India is particularly frustrated by Sri Lanka’s persistant use of indiscriminate and excessive force resulting in the triggering of a massive humanitarian crisis in the Northeast and the deaths of large numbers of civilians in air and artillery strikes.
Lastly, India is also frustrated at the Sri Lankan government’s uncompromising approach to reaching a political solution with the Tamils
Not only is there no sign of a credible proposal from Colombo to put on the negotiating table, but the Rajapakse administration has actively begun dismantling a cornerstone of a future solution, the merged Northeast province.
The Rajapakse administration’s pointed ignoring of repeated Indian entreaties to preserve the Northeast merger, also a crucial pillar of the Indo-Sri Lanka Accord, has also irked Delhi.
India’s mounting displeasure on all these scores was conspicuously apparent in the dropping of customary diplomatic practices at the end of President Rajapakse’s three-day visit, which included a meeting with Prime Minister Manmohan Singh.
After the leaders’ meeting there was no photo opportunity for reporters, nor were official photographs released.
Even Sri Lanka’s flagship state-owned paper, the Daily News, had to settle for carrying a picture of Rajapakse’s meeting with Indian Opposition Leader L. K. Advani on its front-page on Thursday.
There was, notably, also no joint statement by the two leaders after their hour-long talk.
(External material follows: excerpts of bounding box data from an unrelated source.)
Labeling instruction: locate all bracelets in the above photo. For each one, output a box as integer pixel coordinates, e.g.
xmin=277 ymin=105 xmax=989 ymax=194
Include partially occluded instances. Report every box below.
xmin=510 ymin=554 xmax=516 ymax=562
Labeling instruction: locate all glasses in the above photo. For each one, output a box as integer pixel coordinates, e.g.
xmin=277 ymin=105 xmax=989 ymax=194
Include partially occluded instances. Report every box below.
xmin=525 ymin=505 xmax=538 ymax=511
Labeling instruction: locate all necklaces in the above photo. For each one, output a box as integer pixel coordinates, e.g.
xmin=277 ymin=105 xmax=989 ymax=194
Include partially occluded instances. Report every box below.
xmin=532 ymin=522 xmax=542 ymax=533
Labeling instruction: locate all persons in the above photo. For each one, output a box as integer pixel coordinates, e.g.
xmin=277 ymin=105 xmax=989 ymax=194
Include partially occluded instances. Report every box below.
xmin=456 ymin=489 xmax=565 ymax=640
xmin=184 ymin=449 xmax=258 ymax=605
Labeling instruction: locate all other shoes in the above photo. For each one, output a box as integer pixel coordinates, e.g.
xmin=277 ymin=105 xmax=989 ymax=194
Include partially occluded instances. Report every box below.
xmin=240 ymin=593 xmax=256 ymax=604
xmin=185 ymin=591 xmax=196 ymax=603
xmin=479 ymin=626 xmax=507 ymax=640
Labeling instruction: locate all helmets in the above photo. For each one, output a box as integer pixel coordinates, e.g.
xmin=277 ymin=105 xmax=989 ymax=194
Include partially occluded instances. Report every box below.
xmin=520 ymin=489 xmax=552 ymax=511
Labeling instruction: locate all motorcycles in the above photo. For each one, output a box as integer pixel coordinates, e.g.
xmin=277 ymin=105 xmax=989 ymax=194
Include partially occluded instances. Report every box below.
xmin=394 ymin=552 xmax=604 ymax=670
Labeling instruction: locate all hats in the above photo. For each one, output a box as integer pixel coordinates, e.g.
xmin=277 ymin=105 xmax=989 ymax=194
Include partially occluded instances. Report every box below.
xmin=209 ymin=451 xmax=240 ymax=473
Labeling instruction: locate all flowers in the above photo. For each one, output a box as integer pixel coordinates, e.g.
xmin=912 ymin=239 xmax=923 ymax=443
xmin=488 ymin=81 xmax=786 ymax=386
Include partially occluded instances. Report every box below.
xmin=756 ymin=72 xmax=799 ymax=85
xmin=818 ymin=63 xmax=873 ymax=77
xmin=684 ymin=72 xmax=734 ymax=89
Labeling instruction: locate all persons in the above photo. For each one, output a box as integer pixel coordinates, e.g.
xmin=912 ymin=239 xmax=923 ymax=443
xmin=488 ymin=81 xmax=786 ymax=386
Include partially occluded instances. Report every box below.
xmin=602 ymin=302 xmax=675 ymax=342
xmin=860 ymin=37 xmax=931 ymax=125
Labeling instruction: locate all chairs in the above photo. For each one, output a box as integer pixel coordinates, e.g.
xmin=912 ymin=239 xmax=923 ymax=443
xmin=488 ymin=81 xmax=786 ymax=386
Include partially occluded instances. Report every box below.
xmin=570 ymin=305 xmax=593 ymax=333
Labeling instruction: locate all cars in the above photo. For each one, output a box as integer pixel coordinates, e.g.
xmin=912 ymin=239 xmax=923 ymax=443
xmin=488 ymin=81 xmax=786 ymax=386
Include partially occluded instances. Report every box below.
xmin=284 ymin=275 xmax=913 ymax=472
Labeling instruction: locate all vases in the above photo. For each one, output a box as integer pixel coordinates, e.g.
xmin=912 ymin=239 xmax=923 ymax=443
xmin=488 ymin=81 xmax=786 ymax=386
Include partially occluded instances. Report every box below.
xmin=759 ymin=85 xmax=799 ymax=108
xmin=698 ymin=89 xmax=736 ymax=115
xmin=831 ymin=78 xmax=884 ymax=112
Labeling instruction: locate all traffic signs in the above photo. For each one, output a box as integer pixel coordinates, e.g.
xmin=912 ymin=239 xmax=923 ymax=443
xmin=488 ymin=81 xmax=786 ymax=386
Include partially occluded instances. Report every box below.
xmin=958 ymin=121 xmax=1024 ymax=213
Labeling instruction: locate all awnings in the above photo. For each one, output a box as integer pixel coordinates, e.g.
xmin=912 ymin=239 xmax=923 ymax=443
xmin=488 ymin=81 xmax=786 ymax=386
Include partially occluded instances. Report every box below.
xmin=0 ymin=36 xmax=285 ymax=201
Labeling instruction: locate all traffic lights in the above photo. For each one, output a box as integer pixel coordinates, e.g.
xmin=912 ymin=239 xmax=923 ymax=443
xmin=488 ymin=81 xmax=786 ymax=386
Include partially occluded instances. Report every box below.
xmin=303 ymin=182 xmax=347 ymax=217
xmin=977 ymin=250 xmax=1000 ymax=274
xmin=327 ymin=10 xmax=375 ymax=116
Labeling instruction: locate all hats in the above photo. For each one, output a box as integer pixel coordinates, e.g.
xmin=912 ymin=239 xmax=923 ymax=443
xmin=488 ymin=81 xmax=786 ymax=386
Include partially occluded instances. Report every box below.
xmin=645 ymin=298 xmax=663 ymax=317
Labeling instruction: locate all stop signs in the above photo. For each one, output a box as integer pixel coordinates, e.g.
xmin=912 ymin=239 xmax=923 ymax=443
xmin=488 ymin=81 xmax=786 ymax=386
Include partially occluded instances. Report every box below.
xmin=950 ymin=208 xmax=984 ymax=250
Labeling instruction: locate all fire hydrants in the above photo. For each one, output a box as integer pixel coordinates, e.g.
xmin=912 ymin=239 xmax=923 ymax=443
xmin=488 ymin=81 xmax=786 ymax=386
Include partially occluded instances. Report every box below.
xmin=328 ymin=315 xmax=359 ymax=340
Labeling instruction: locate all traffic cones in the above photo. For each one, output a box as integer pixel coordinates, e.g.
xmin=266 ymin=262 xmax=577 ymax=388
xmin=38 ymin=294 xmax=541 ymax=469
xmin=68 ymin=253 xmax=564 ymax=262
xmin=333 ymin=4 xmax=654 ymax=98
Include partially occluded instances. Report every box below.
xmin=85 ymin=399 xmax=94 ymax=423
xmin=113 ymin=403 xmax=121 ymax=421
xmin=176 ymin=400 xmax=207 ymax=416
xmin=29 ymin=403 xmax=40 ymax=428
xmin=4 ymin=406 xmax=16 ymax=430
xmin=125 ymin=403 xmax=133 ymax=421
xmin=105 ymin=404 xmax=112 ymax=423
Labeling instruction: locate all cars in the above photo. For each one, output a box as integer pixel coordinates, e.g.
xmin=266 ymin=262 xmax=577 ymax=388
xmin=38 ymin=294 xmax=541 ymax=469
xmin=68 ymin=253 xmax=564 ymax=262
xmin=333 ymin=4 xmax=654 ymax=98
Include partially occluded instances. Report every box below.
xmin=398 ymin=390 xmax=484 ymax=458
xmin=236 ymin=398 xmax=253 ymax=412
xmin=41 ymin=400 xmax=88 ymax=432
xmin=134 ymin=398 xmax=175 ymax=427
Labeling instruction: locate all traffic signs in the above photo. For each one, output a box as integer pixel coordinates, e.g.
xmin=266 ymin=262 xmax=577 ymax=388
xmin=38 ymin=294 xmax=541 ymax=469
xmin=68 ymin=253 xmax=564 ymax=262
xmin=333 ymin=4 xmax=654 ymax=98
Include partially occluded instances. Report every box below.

It was left to India's External Affairs Minister, Pranab Mukherjee, to make comments to the press and answer reporters’ questions.
Notably, President Rajapakse’s much publicized demand that the Indian Navy should commence joint patrolling with the Sri Lankan Navy was firmly rejected. India was (only) prepared to assist the Rajapakse government with ‘non-lethal’ military assistance, Mr. Mukherjee said.
Moreover, Delhi is impatient for a political solution.
An Indian foreign Ministry spokesman told reporters: “We conveyed our long-standing position on the need for a negotiated political settlement that is acceptable to all sections of society.”
The hackneyed expression – ‘a solution acceptable to all’ – has specific connotations when India reiterated it to President Rajapakse: the solution must be acceptable to the Tamils.
The Sri Lankan leader has repeatedly been making much of his efforts to forge a southern consensus – a euphemism for a solution acceptable to Buddhist hardliners and Sinhala nationalists.
The Memorandum of Understanding (MoU) between President Rajapakse’s ruling SLFP and the main opposition UNP has not spelled out the terms of a political solution with any clarity – whilst it echoes the hardliners’ rhetoric of defeating terrorism and separatism.
And while the UNP says is it is prepared to support the merger of the North and East, there is no sign the SLFP is going to table the matter in Parliament to allow the proper process for merging to be followed.
The Indian stand is that a referendum can be held in Sri Lanka's northeast to decide if it must remain one or split up into two when there is a conducive atmosphere.
But the Rajapakse government’s position is that there must be referendum in the east before the merger can go ahead (in a reversal of the terms of the Indo-Lanka Accord which says the merger must stand till a referendum on demerging is held).
Seasoned observers could have predicted that a cool reception for Rajapakse was on the cards even before he left for Delhi.
Last week Prime Minister Singh made his sentiments on developments in Sri Lanka clear in a letter to Y Gopalasamy (Vaiko), leader of the MDMK.
The symbolism of the Premier’s letter to the stridently pro-LTTE Tamil Nadu party was itself striking (especially since the letter was undoubtedly intended to be made public).
So was its unmistakable tone and contents.
“The latest incidents in Sri Lanka leading to the loss of many innocent lives, mainly Tamils including women and children, are a matter of the utmost concern and sorrow to all of us,” Mr. Singh said.
“We have consistently pointed out that there is no justification for violence of this kind and that the killing of innocent people, especially of women and children, is not acceptable.”
“We have taken great care not to provide Sri Lanka with lethal offensive items of military hardware, specially of the kind that could be used against the Tamil population.”
“We have, at every opportunity, also impressed upon the Sri Lankan Government to respect the rights and privileges of the Tamils of Sri Lanka as citizens of the country. This is again being conveyed to Sri Lankan authorities.”
“We will reiterate to the Government of Sri Lanka that they must find a political solution through negotiations that would meet the genuine and legitimate rights of the Tamils, rather than adopt tactics that lead to the death of innocent people.”